By Marshall Tempest
Reporter
The Apopka flag football team fell last week in the Regional Championship round of the 4A 2025 FHSAA Flag Football State Championship Tournament.
The Blue Darters lost 19-6 to the Spruce Creek Hawks, snapping a 10-game winning streak.
The game was slow and atypical of the Blue Darters’ usual offensive onslaught. The team only scored one touchdown and couldn’t convert the extra point.
Blue Darters head coach Tanisha Wilson said she believes the team just wasn’t themselves and was affected by the moment.
“I honestly think it was the nerves of the game and that big moment, this group of girls has never competed in championship games,” Wilson said.
Wilson said her team lacked energy in the loss. After going up 6-0, the Spruce Creek Hawks scored a touchdown of their own. It was a trick play that caught the Apopka secondary off guard and gave up a free receiver over the top for a long ball touchdown.
“Like in the first quarter, we were doing OK,” Wilson said. “We started out slow, but once the other team scored, I feel like our energy shifted. And it was like in that moment of, ‘Oh, wait a minute, we may lose the game,’ when we never recovered.”
The Hawks scored another touchdown to extend their lead to 13-6 before halftime. Wilson said that after that play, the girls were down and seemingly defeated, and they still had an entire half to go.
“I didn’t have anyone who was like, ‘Hey! We’re not down, we’re not losing,'” Wilson said. “We didn’t have that general who would flip the energy. We didn’t have that on that field that night. And when you don’t have at least one player that can get in there and rah, rah, and pick everybody up, they kind of stay flat.”
Wilson said a coach can only do so much to instill confidence in a player. After that, it’s up to the players and their teammates to be there for each other and hold each other accountable. Wilson said that she couldn’t even recognize her own team because they just seemed like they weren’t in the game mentally.
The Blue Darters’ offense just couldn’t get anything going for them. They dropped passes, ran the wrong routes, and Apopka’s quarterback, Jhenelle Francis, who has been performing at an elite level, just wasn’t her normal self in the run or pass game.
“[Francis’s] decision-making was kind of slow,” Wilson said. “She wouldn’t decide to run. It was like the principles of being disciplined weren’t there for us.”
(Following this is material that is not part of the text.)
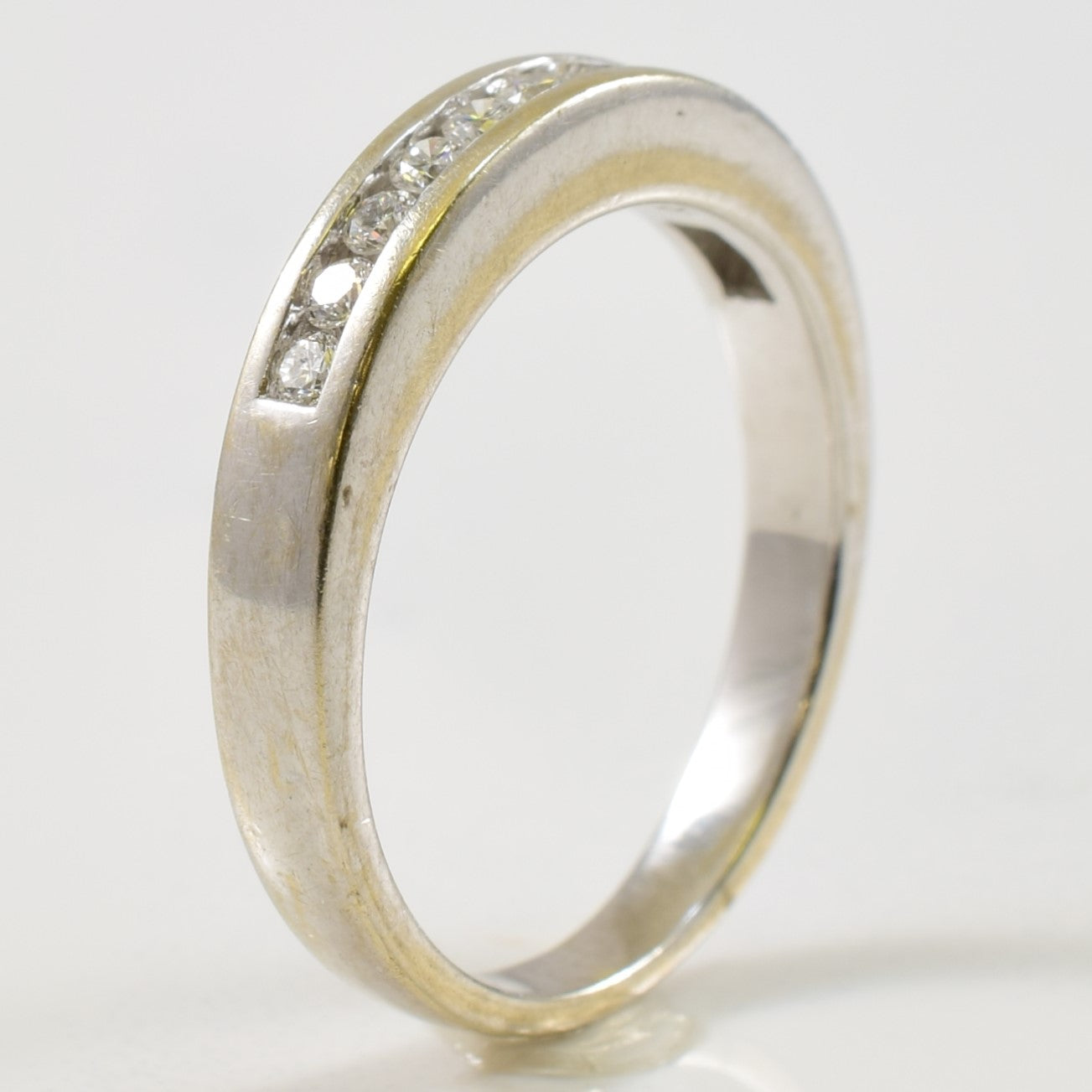 Channel Set Diamond Band | 0.22ctw | SZ 6 |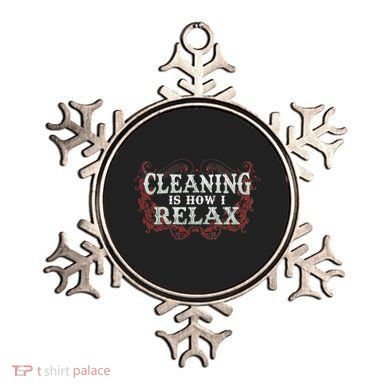 Funny Neat Freak Clean Home Organization House Cleaning Ornament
Apopka gave up another touchdown before the game ended, falling 19-6. Even though their postseason run came to an end, the team has much to celebrate this season. They are regional runners-up, district champions and finished the season 15-2, ranked 22nd in the state and the nation.
Wilson told me that the loss was brutal for the team, especially her 14 seniors, but she reminded them to celebrate the season’s wins and accomplishments and not to focus on one loss.
“But I had to tell them, ‘This isn’t the outcome that we wanted,'” Wilson said. “And I know seniors, you’re sad, and you wanted to win regionals, but you have to celebrate the wins that you had along the way. You ended up being 15-2, and you were a district champ. You met your goal. Winning regionals would have been the icing on the cake. Still, you are regional runners-up, so we have to celebrate what you were able to accomplish.”
Wilson says the mentality now is just preparing for next season and bouncing back even better in 2026. With 14 seniors graduating, this team will have a lot of slots to fill, but Wilson said she has plenty of talent willing and able to step up.
Her message for her underclassmen was slightly different than that for the seniors after the loss.
“I hope you let this taste linger in your mouth and give you a drive for next season on where you want to go,” Wilson said. “Because the goal post has moved from winning districts, because you’ve accomplished that, to now winning regionals. You’ve now played in that game, and you know what it feels like.”
Wilson said the goal now is to make it to the final four by winning a regional championship. She is going about it the same way she tells her players to go about their goals, whether on the field or in life: Wilson says to her players: Take it one step at a time, one play at a time, one day at a time. It’s all about incremental steps to victory.
Wilson said the work for next season starts now. She has freshmen and sophomores who didn’t get many minutes but were very capable, and she is excited to see them next season. Between tournaments, off-season club, and AAU, she said her team will come back ready and with a fight in them to go all the way.
“So I’m feeling pretty strong about them coming back next season, and they’re all excited,” Wilson said. “A lot of them will be playing AAU in the off-season. We’ve been invited to a couple of tournaments, so I got to check in with their schedule to see how it aligns. But we’ll definitely be getting with them and playing some fall flag as well as some stuff over the summer.”